Does this mean that we are invalidating the p2m once more than
necessary, when the caches are finally enabled in Linux? Could that be
avoided by passing an additional argument to p2m_flush_vm?
Is this optimization I am suggesting unimportant?


>      v->arch.need_flush_to_ram = false;
>  }
>  
> diff --git a/xen/arch/x86/domain.c b/xen/arch/x86/domain.c
> index b4d59487ad..d28e3f9b15 100644
> --- a/xen/arch/x86/domain.c
> +++ b/xen/arch/x86/domain.c
> @@ -762,6 +762,10 @@ int arch_domain_soft_reset(struct domain *d)
>      return ret;
>  }
>  
> +void arch_domain_creation_finished(struct domain *d)
> +{
> +}
> +
>  /*
>   * These are the masks of CR4 bits (subject to hardware availability) which a
>   * PV guest may not legitimiately attempt to modify.
> diff --git a/xen/common/domain.c b/xen/common/domain.c
> index 78cc5249e8..c623daec56 100644
> --- a/xen/common/domain.c
> +++ b/xen/common/domain.c
> @@ -1116,8 +1116,11 @@ int domain_unpause_by_systemcontroller(struct domain *d)
>       * Creation is considered finished when the controller reference count
>       * first drops to 0.
>       */
> -    if ( new == 0 )
> +    if ( new == 0 && !d->creation_finished )
> +    {
>          d->creation_finished = true;
> +        arch_domain_creation_finished(d);
> +    }
>  
>      domain_unpause(d);
>  
> diff --git a/xen/include/asm-arm/p2m.h b/xen/include/asm-arm/p2m.h
> index 79abcb5a63..01cd3ee4b5 100644
> --- a/xen/include/asm-arm/p2m.h
> +++ b/xen/include/asm-arm/p2m.h
> @@ -231,6 +231,8 @@ int p2m_set_entry(struct p2m_domain *p2m,
>  
>  bool p2m_resolve_translation_fault(struct domain *d, gfn_t gfn);
>  
> +void p2m_invalidate_root(struct p2m_domain *p2m);
> +
>  /*
>   * Clean & invalidate caches corresponding to a region [start,end) of guest
>   * address space.
> diff --git a/xen/include/xen/domain.h b/xen/include/xen/domain.h
> index 33e41486cb..d1bfc82f57 100644
> --- a/xen/include/xen/domain.h
> +++ b/xen/include/xen/domain.h
> @@ -70,6 +70,8 @@ void arch_domain_unpause(struct domain *d);
>  
>  int arch_domain_soft_reset(struct domain *d);
>  
> +void arch_domain_creation_finished(struct domain *d);
> +
>  void arch_p2m_set_access_required(struct domain *d, bool access_required);
>  
>  int arch_set_info_guest(struct vcpu *, vcpu_guest_context_u);
> -- 
> 2.11.0
>
Stefano Stabellini Dec. 7, 2018, 9:52 p.m.

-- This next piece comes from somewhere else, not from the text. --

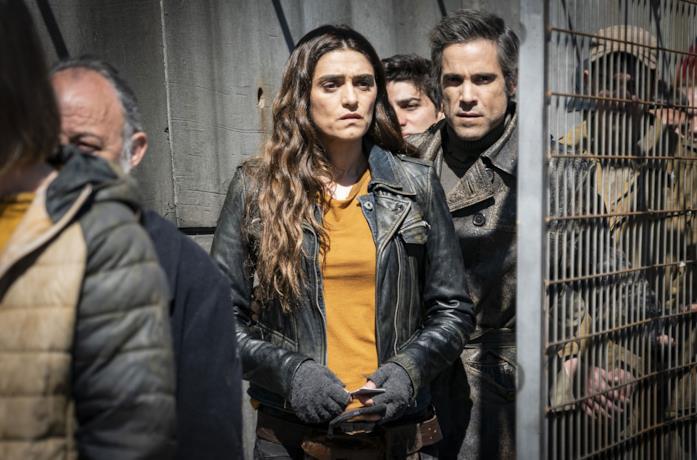 Olivia Molina e Unax Ugalde in una scena della serie La barriera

UTC | #5
On Thu, 6 Dec 2018, Julien Grall wrote:
> Hi,
> 
> On 12/4/18 8:26 PM, Julien Grall wrote:
> > At the moment, the implementation of Set/Way operations will go through
> > all the entries of the guest P2M and flush them. However, this is very
> > expensive and may render unusable a guest OS using them.
> > 
> > For instance, Linux 32-bit will use Set/Way operations during secondary
> > CPU bring-up. As the implementation is really expensive, it may be possible
> > to hit the CPU bring-up timeout.
> > 
> > To limit the Set/Way impact, we track what pages has been of the guest
> > has been accessed between batch of Set/Way operations. This is done
> > using bit[0] (aka valid bit) of the P2M entry.
> > 
> > This patch adds a new per-arch helper is introduced to perform actions just
> > before the guest is first unpaused. This will be used to invalidate the
> > P2M to track access from the start of the guest.
> > 
> > Signed-off-by: Julien Grall <julien.grall@arm.com>
> > 
> > ---
> > 
> > While we can spread d->creation_finished all over the code, the per-arch
> > helper to perform actions just before the guest is first unpaused can
> > bring a lot of benefit for both architecture. For instance, on Arm, the
> > flush to the instruction cache could be delayed until the domain is
> > first run. This would improve greatly the performance of creating guest.
> > 
> > I am still doing the benchmark whether having a command line option is
> > worth it. I will provide numbers as soon as I have them.
> 
> I remembered Stefano suggested to look at the impact on the boot. This is a
> bit tricky to do as there are many kernel configurations existing and all the
> mappings may not have been touched during the boot.
> 
> Instead I wrote a tiny guest [1] that will zero roughly 1GB of memory. Because
> the toolstack will always try to allocate with the biggest mapping, I had to
> hack a bit the toolstack to be able to test with different mapping size (but
> not a mix). The guest has only one vCPU with a dedicated pCPU.
> 	- 1GB: 0.03% slower when starting with valid bit unset
> 	- 2MB: 0.04% faster when starting with valid bit unset
>         - 4KB: ~3% slower when starting with valid bit unset
> 
> The performance using 1GB and 2MB mapping is pretty much insignificant because
> the number of traps is very limited (resp. 1 and 513). With 4KB mapping, there
> are a much significant drop because you have more traps (~262700) as the P2M
> contains more entries.
> 
> However, having many 4KB mappings in the P2M is pretty unlikely as the
> toolstack will always try to get bigger mapping. In real world, you should
> only have 4KB mappings when you guest has not memory aligned with a bigger
> mapping. If you end up to have many 4KB mappings, then you are already going
> to have a performance impact in long run because of the TLB pressure.
> 
> Overall, I would not recommend to introduce a command line option until we
> figured out a use case where the trap will be a slow down.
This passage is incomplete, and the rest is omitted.